Paul Goble
Staunton, November 22 – Unless something is done to reverse the flight of ethnic Russians from the republics of the North Caucasus, a commentator in one Moscow newspaper says, that region will ultimately be lost to Russia because “a Caucasus without ethnic Russians can mean only one thing: a Russia without the Caucasus.”
In Friday’s “Segodnya,” Aleksey Sidorenko argues that Russian outmigration from the region reflects the coming together of the impact of Soviet policy on the region, the failure of Russian government policy there, and the intensifying crisis of Russian national identity (segodnia.ru/index.php?spos=1&spor=1&rst=0&srch=&srchtp=0&pgid=2&cldday=&srv=segodnia.ru&partid=10&newsid=12932&snewsid=0&gallery_id=0&imgnum=1).
The 1917 revolution and the ensuing civil war “almost led to the final destruction of Russian statehood and the loss of the Caucasus, he begins. These events led to the disappearance of many of “the socio-cultural achievements” of earlier decades, and that loss was exacerbated by “the grandiose social experiment” which the Soviet authorities conducted in the region.
On the one hand, that experiment led to the destruction of the region’s “traditional” religious faiths, both Russian Orthodoxy and Islam, and the elimination of the Cossacks as a social stratum. And on the other, it involved the modernization of the region’s economy and of the cultures of the peoples there, Sidorenko says.
“The main role in this process belonged to Russians and Slavic specialists,” and initially the local people welcomed their assistance. But the repressions and deportations of Stalin’s times opened the way for local nationalists to “link responsibilities for these tragedies with the Russians – even though the Russians had been the main victim in numerical terms.”
After the death of Stalin, “national-cultural policy in the USSR was directed at the formation of a meta-national community of the Soviet people,” a construct based “on a single ideology, the principle of the unification of the social-political structure of ethnoses,” even though Moscow continued to recognize the ethnic communities as “subjects of culture.”
By the end of Soviet times, “the south of Russia has been transformed into a highly developed socio-cultural region,” with numerous universities, Academy of Sciences institutes and branches, and a massive group of highly trained local experts, not to mention nearly universal literacy among the population at large.

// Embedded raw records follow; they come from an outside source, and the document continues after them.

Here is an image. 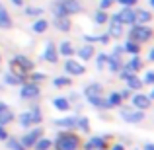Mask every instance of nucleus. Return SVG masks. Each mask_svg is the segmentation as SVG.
<instances>
[{
    "instance_id": "aec40b11",
    "label": "nucleus",
    "mask_w": 154,
    "mask_h": 150,
    "mask_svg": "<svg viewBox=\"0 0 154 150\" xmlns=\"http://www.w3.org/2000/svg\"><path fill=\"white\" fill-rule=\"evenodd\" d=\"M143 66V60L139 59V55H133V59L129 60L127 64H125V68H127V70H131V72H135V70H139V68Z\"/></svg>"
},
{
    "instance_id": "393cba45",
    "label": "nucleus",
    "mask_w": 154,
    "mask_h": 150,
    "mask_svg": "<svg viewBox=\"0 0 154 150\" xmlns=\"http://www.w3.org/2000/svg\"><path fill=\"white\" fill-rule=\"evenodd\" d=\"M59 53L63 57H72V55H74V49H72V45L68 41H63V43H60V47H59Z\"/></svg>"
},
{
    "instance_id": "3c124183",
    "label": "nucleus",
    "mask_w": 154,
    "mask_h": 150,
    "mask_svg": "<svg viewBox=\"0 0 154 150\" xmlns=\"http://www.w3.org/2000/svg\"><path fill=\"white\" fill-rule=\"evenodd\" d=\"M4 109H8V105L6 103H0V111H4Z\"/></svg>"
},
{
    "instance_id": "bb28decb",
    "label": "nucleus",
    "mask_w": 154,
    "mask_h": 150,
    "mask_svg": "<svg viewBox=\"0 0 154 150\" xmlns=\"http://www.w3.org/2000/svg\"><path fill=\"white\" fill-rule=\"evenodd\" d=\"M47 27H49L47 20H37V22L33 23V27H31V29H33L35 33H43V31H47Z\"/></svg>"
},
{
    "instance_id": "f3484780",
    "label": "nucleus",
    "mask_w": 154,
    "mask_h": 150,
    "mask_svg": "<svg viewBox=\"0 0 154 150\" xmlns=\"http://www.w3.org/2000/svg\"><path fill=\"white\" fill-rule=\"evenodd\" d=\"M55 123L63 129H72V127H76L78 119H76V117H64V119H59V121H55Z\"/></svg>"
},
{
    "instance_id": "9d476101",
    "label": "nucleus",
    "mask_w": 154,
    "mask_h": 150,
    "mask_svg": "<svg viewBox=\"0 0 154 150\" xmlns=\"http://www.w3.org/2000/svg\"><path fill=\"white\" fill-rule=\"evenodd\" d=\"M133 105L139 107L140 111H144V109L150 107V98L144 96V94H135V96H133Z\"/></svg>"
},
{
    "instance_id": "423d86ee",
    "label": "nucleus",
    "mask_w": 154,
    "mask_h": 150,
    "mask_svg": "<svg viewBox=\"0 0 154 150\" xmlns=\"http://www.w3.org/2000/svg\"><path fill=\"white\" fill-rule=\"evenodd\" d=\"M117 18H119V22L123 23V26H125V23L133 26V23H135V10H131L129 6H123V10L117 14Z\"/></svg>"
},
{
    "instance_id": "6e6552de",
    "label": "nucleus",
    "mask_w": 154,
    "mask_h": 150,
    "mask_svg": "<svg viewBox=\"0 0 154 150\" xmlns=\"http://www.w3.org/2000/svg\"><path fill=\"white\" fill-rule=\"evenodd\" d=\"M23 99H31V98H37L39 96V88L37 84H23L22 86V92H20Z\"/></svg>"
},
{
    "instance_id": "8fccbe9b",
    "label": "nucleus",
    "mask_w": 154,
    "mask_h": 150,
    "mask_svg": "<svg viewBox=\"0 0 154 150\" xmlns=\"http://www.w3.org/2000/svg\"><path fill=\"white\" fill-rule=\"evenodd\" d=\"M111 150H123V146H121V144H115V146H113Z\"/></svg>"
},
{
    "instance_id": "2f4dec72",
    "label": "nucleus",
    "mask_w": 154,
    "mask_h": 150,
    "mask_svg": "<svg viewBox=\"0 0 154 150\" xmlns=\"http://www.w3.org/2000/svg\"><path fill=\"white\" fill-rule=\"evenodd\" d=\"M35 150H49L51 148V140L49 139H37V142L33 144Z\"/></svg>"
},
{
    "instance_id": "c9c22d12",
    "label": "nucleus",
    "mask_w": 154,
    "mask_h": 150,
    "mask_svg": "<svg viewBox=\"0 0 154 150\" xmlns=\"http://www.w3.org/2000/svg\"><path fill=\"white\" fill-rule=\"evenodd\" d=\"M107 18H109V16H107V14H105V10H100V12H98V14H96V16H94V20H96V23H105V22H107Z\"/></svg>"
},
{
    "instance_id": "72a5a7b5",
    "label": "nucleus",
    "mask_w": 154,
    "mask_h": 150,
    "mask_svg": "<svg viewBox=\"0 0 154 150\" xmlns=\"http://www.w3.org/2000/svg\"><path fill=\"white\" fill-rule=\"evenodd\" d=\"M29 115H31V119H33V123H41V109L39 107H31Z\"/></svg>"
},
{
    "instance_id": "a19ab883",
    "label": "nucleus",
    "mask_w": 154,
    "mask_h": 150,
    "mask_svg": "<svg viewBox=\"0 0 154 150\" xmlns=\"http://www.w3.org/2000/svg\"><path fill=\"white\" fill-rule=\"evenodd\" d=\"M76 125H78V127L82 129V131H88V129H90V125H88V119H86V117H82V119H80Z\"/></svg>"
},
{
    "instance_id": "a18cd8bd",
    "label": "nucleus",
    "mask_w": 154,
    "mask_h": 150,
    "mask_svg": "<svg viewBox=\"0 0 154 150\" xmlns=\"http://www.w3.org/2000/svg\"><path fill=\"white\" fill-rule=\"evenodd\" d=\"M144 82H146V84H152V82H154V72H152V70L146 72V76H144Z\"/></svg>"
},
{
    "instance_id": "4468645a",
    "label": "nucleus",
    "mask_w": 154,
    "mask_h": 150,
    "mask_svg": "<svg viewBox=\"0 0 154 150\" xmlns=\"http://www.w3.org/2000/svg\"><path fill=\"white\" fill-rule=\"evenodd\" d=\"M105 64H109V70H111V72H119V70H121V66H123L117 55H109V57H107V60H105Z\"/></svg>"
},
{
    "instance_id": "b1692460",
    "label": "nucleus",
    "mask_w": 154,
    "mask_h": 150,
    "mask_svg": "<svg viewBox=\"0 0 154 150\" xmlns=\"http://www.w3.org/2000/svg\"><path fill=\"white\" fill-rule=\"evenodd\" d=\"M10 70H12V74H16V76H20V78H26V70H23L22 66H20L18 63H16L14 59L10 60Z\"/></svg>"
},
{
    "instance_id": "4c0bfd02",
    "label": "nucleus",
    "mask_w": 154,
    "mask_h": 150,
    "mask_svg": "<svg viewBox=\"0 0 154 150\" xmlns=\"http://www.w3.org/2000/svg\"><path fill=\"white\" fill-rule=\"evenodd\" d=\"M8 148L10 150H23V144L18 140H8Z\"/></svg>"
},
{
    "instance_id": "dca6fc26",
    "label": "nucleus",
    "mask_w": 154,
    "mask_h": 150,
    "mask_svg": "<svg viewBox=\"0 0 154 150\" xmlns=\"http://www.w3.org/2000/svg\"><path fill=\"white\" fill-rule=\"evenodd\" d=\"M105 146V140L102 136H94V139H90L86 142V150H96V148H103Z\"/></svg>"
},
{
    "instance_id": "412c9836",
    "label": "nucleus",
    "mask_w": 154,
    "mask_h": 150,
    "mask_svg": "<svg viewBox=\"0 0 154 150\" xmlns=\"http://www.w3.org/2000/svg\"><path fill=\"white\" fill-rule=\"evenodd\" d=\"M123 51L125 53H131V55H139L140 53V43H137V41H127L125 43V47H123Z\"/></svg>"
},
{
    "instance_id": "79ce46f5",
    "label": "nucleus",
    "mask_w": 154,
    "mask_h": 150,
    "mask_svg": "<svg viewBox=\"0 0 154 150\" xmlns=\"http://www.w3.org/2000/svg\"><path fill=\"white\" fill-rule=\"evenodd\" d=\"M31 80H33V82H41V80H45V74H41V72H33V74H31Z\"/></svg>"
},
{
    "instance_id": "f257e3e1",
    "label": "nucleus",
    "mask_w": 154,
    "mask_h": 150,
    "mask_svg": "<svg viewBox=\"0 0 154 150\" xmlns=\"http://www.w3.org/2000/svg\"><path fill=\"white\" fill-rule=\"evenodd\" d=\"M57 150H78L80 146V139L72 133H63L57 136Z\"/></svg>"
},
{
    "instance_id": "603ef678",
    "label": "nucleus",
    "mask_w": 154,
    "mask_h": 150,
    "mask_svg": "<svg viewBox=\"0 0 154 150\" xmlns=\"http://www.w3.org/2000/svg\"><path fill=\"white\" fill-rule=\"evenodd\" d=\"M144 150H154V146H152V144H146V146H144Z\"/></svg>"
},
{
    "instance_id": "20e7f679",
    "label": "nucleus",
    "mask_w": 154,
    "mask_h": 150,
    "mask_svg": "<svg viewBox=\"0 0 154 150\" xmlns=\"http://www.w3.org/2000/svg\"><path fill=\"white\" fill-rule=\"evenodd\" d=\"M121 117H123L125 121H127V123H140V121L144 119V113L140 111H131V109H123V111H121Z\"/></svg>"
},
{
    "instance_id": "473e14b6",
    "label": "nucleus",
    "mask_w": 154,
    "mask_h": 150,
    "mask_svg": "<svg viewBox=\"0 0 154 150\" xmlns=\"http://www.w3.org/2000/svg\"><path fill=\"white\" fill-rule=\"evenodd\" d=\"M12 119H14V115H12V111H10V109H4V111H0V125L10 123Z\"/></svg>"
},
{
    "instance_id": "39448f33",
    "label": "nucleus",
    "mask_w": 154,
    "mask_h": 150,
    "mask_svg": "<svg viewBox=\"0 0 154 150\" xmlns=\"http://www.w3.org/2000/svg\"><path fill=\"white\" fill-rule=\"evenodd\" d=\"M41 136H43V131H41L39 127H37V129H33L31 133H27V135L22 139V144H23V148H26V146H33V144L37 142V139H41Z\"/></svg>"
},
{
    "instance_id": "864d4df0",
    "label": "nucleus",
    "mask_w": 154,
    "mask_h": 150,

However, that was not enough to prevent the current crisis, Sidorenko says. “The crisis of socialist ideology at the end of the 1980s and beginning of the 1990s, which formed the worldview basis of the systemic integrity of the meta-national community of the Soviet people and its culture, led to the segmentation of the post-Soviet cultural space.”
In the last two decades three different cultures co-exist in the North Caucasus: a revived traditional North Caucasus culture, surviving Soviet culture, and “contemporary mass Western culture.” Not surprisingly, this disrupted the earlier balance and “led to a universal crisis not only of Soviet identity,” Sidorenko says, “but of ethnic Russian identity as well.”
And this crisis has been intensified by the actions of the electronic media which have worked to “discredit everything that was connected with the Russian Empire and the USSR,” actions that not only changed the attitudes of many indigenous people but “deepened the crisis of Russian self-consciousness” by creating “an image of Russian culture as secondary thing.”
This identity crisis opened the way for the restoration of an “eastern, Islamicized mentality” among the local population, weakened the role of traditional Islam and thereby allowed for the penetration of “non-traditional politicized trends in Islam such as Wahhabism,” something that further damaged the situation.
In the past, ethnic Russians not only by their presence but also by the self-confidence their leading role in the state and in the North Caucasus generated were able both to serve as a cementing element in the region and, equally important, help block the spread of these “non-traditional” forces. But now that is changing and changing fast.
The rapid and continuing decline of the ethnic Russian presence there, the result of excess deaths over birth and “forced outmigration connected with the de-modernization of the North Caucasus, threats to security, and psychological discomfort,” alongside the lack of a Moscow policy to support them, is contributing to a disaster.
And still worse, Sidorenko says, Moscow is taking steps that are reducing the Russian presence where it matters most still further. Prior to the division of the Southern Federal District into two parts, ethnic Russians and other Slavic groups formed 15.3 million of the 23.1 million residents, some 66 percent.
But now, in the North Caucasus Federation District, the ethnic Russians number only 2.7 million of the region’s 9.1 million people there, a 30.1 percent share or less than half the fraction they formed in the earlier and larger Southern Federal District and one that is almost certain to cause even more ethnic Russians to leave.